High-Mg diorites (HMDs) have important implications on crust-mantle interactions and subduction processes, and are widely used to delineate ancient convergent plate margins. In this study, we described a newly-identified high-Mg diorite-granodiorite suite in the Tengchong terrane (SE Tibetan Plateau), and presented its petrography, whole-rock geochemistry, SrNd isotopes, and zircon U-Pb-Hf-O isotopic compositions. High-precision SIMS zircon UPb dating yielded consistent Early Cretaceous ages (~120 Ma) for all lithologies in this high-Mg suite. The high-Mg diorite is characterized by high MgO (4.7–9.2 wt%), Cr (169–323 ppm) and Ni (32–138 ppm) contents, together with high (87Sr/86Sr)i (0.70867–0.71060) and negative εNd(t) (−4.07 to −6.80) values. Their zircon εHf(t) vary from −5.64 to +4.12, and their δ18O (6.0 to 6.9‰) are slightly higher than the average mantle value. The granodiorite has higher SiO2 and lower MgO contents, and varying zircon εHf(t) (−12.19 to −2.71) and δ18O (6.3 to 8.1‰). The rocks are characterized by enrichments in large ion lithophile elements (LILEs: e.g., Rb, Th, U, K) and light rare earth elements (LREEs), but depleted in high field strength elements (HFSEs), and have also high (87Sr/86Sr)i (0.71057–0.711860) and negative εNd(t) (−8.42 to −9.14). Mafic microgranular enclaves (MMEs) in the granodiorite have intermediate SiO2, MgO, and trace elements and Sr-Nd-Hf-O isotope compositions between the high-Mg diorite and the granodiorite.
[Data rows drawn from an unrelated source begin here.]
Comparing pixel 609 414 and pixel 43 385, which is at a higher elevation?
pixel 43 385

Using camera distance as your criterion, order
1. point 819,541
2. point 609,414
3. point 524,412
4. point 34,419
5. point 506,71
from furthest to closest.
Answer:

Based on these geochemical and isotopic features, we interpreted that the high-Mg diorite was generated from the interaction of subducted sediment-derived melt with the overlying mantle wedge, whilst the granodiorite was sourced from the ancient continental crust with minor mantle-derived input. Mixing between the mantle-derived high-Mg dioritic melt and the crustal-derived granodioritic melt may have formed the MMEs. Our new geochemical (incl. isotopic) data, combined with published ones across the region, suggest that these Early Cretaceous plutons were formed by asthenospheric upwelling, which was probably led by slab rollback of the west-dipping subduction of the Luxi-Ruili Ocean between the Baoshan and Tengchong terranes. This implies that the southeastern continuation of the Tethyan Bangong-Nujiang Ocean was located between the Baoshan and Tengchong terranes, instead of between the Tengchong and West Burma terranes as previously suggested.